Blepharospasm is uncontrolled and involuntary contraction of the muscles of both eyes, which leads to closure of the eyes. It is an eye disorder which is associated with Parkinson’s. In severe cases, the eyes are completely closed. Blepharospasm is treated with injection of botulinum toxin (Botox) into the affected eye muscles. The toxin causes paralysis of the affected muscles, and thus, reduces the muscle spasm.

Apraxia of eyelid opening (AEO) is a condition whereby there is difficulty in elevating the upper eyelid. Following spontaneous eye blinking, the patient is unable to open the eyes, to the extent that some of them have to pry open their eyes using their hands.

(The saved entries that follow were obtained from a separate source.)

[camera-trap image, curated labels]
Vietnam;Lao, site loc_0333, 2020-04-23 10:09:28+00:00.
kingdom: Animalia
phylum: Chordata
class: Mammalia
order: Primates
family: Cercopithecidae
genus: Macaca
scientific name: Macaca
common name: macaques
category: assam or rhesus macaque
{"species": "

For the ignorant observers, these patients seem to look “sleepy”. AEO can be disabling as it interferes with the daily activities such as watching television and working with computer. One of my Parkinson’s patients, who use to surf the Internet everyday, eventually gave up on the computer due to this eye disorder. AEO is treated with injection of botulinum toxin (Botox) into the upper eyelid muscles.

c) Impaired eye movements

Difficulty in convergence refers to inability of both eyes to turn inward and focus on a near object. This explains the common complaint of difficulty reading among Parkinson’s patients (as illustrated in Mr. Hero Teo’s email). When they try hard to read, it leads to eyestrain, double vision and blurring of vision. The anti-cholinergic medications (e.g. Benzhexol or Artane) can also interfere with the convergence mechanism of the eyes.

Treatment options for treating difficulty in convergence are lenses and prisms. For such treatment, it is advisable to consult the eye specialists.

Some Parkinson’s patients also have problem with fast movement (saccadic) of the eyes such as difficulty in locating a fast-moving object, e.g. looking out for vehicles passing by or tennis balls. This is attributed to the difficulty in initiating the contraction of eye muscles, which is also seen at the limb muscles. Others have problem with the slow movement (smooth pursuit) of the eyes such as difficulty in tracking or following moving objects, e.g. moving across the page while reading.

The impairment in fast and slow eye movements, which tends to be more pronounced at the advanced stage of Parkinson’s, results in double vision. In general, these eye movement disorders respond to Parkinson’s medications (Gibson SN, 1985; Rascol O et al, 1989).

It has to be emphasized that the impairment in eye movements in Parkinson’s is relatively milder than in parkinsonism-plus syndrome (i.e. Progressive Supranuclear Palsy). In the latter condition, the restriction in eye movement is already quite pronounced at the onset of illness, and by the advanced stage both eyes are unable to move at all.

d) Visual hallucination

Please refer to the Mental complications in the “Medical Facts” section in this website.

Conclusions

The range of visual symptoms experienced by Parkinson’s patients is diverse. Parkinson’s itself, and also co-existing medical disorders such as cataract, glaucoma and diabetes are responsible for these visual manifestations. Combined effort of neurologists, eye specialists and psychiatrists is needed to provide the best possible eye care for Parkinson’s patients, in order to improve their quality of life.

References

Biousse V, Skibell BC, Watts RL, et al. Ophthalmologic features of Parkinson’s disease. Neurology 2004; 62: 177–80.
Buttner T, Kuhn W, Patzold T, et al. L Dopa improves colour vision in Parkinson’s disease. J Neural Transm 1994; 7: 13–19.
Buttner T Muller T, Kuhn W. Effects of apomorphine on visual functions in Parkinson’s disease. J Neural Transm 2000; 107: 87–94.
Gibson SN, Pimlott RM, Kennard C. Ocular motor and hand tracking in Parkinson’s disease and their response to therapy. Abstract. J Neurol Neurosurg Psychiatry 1985; 48: 605.
Harnois C, Di Paolo T. Decreased dopamine in the retinas of patients with Parkinson’s disease. Invest Ophthalmol Vis Sci. 1990; 31(11): 2473-5.
Price MJ, Feldman RG, Adelberg D, et al. Abnormalities in color vision and contrast sensitivity in Parkinson’s disease. Neurology 1992; 42: 887–90.
Rascol O, Clanet M, Montastruc JL, et al. Abnormal ocular movements in Parkinson’s disease: evidence for involvement of dopaminergic systems. Brain 1989; 112: 1193–214.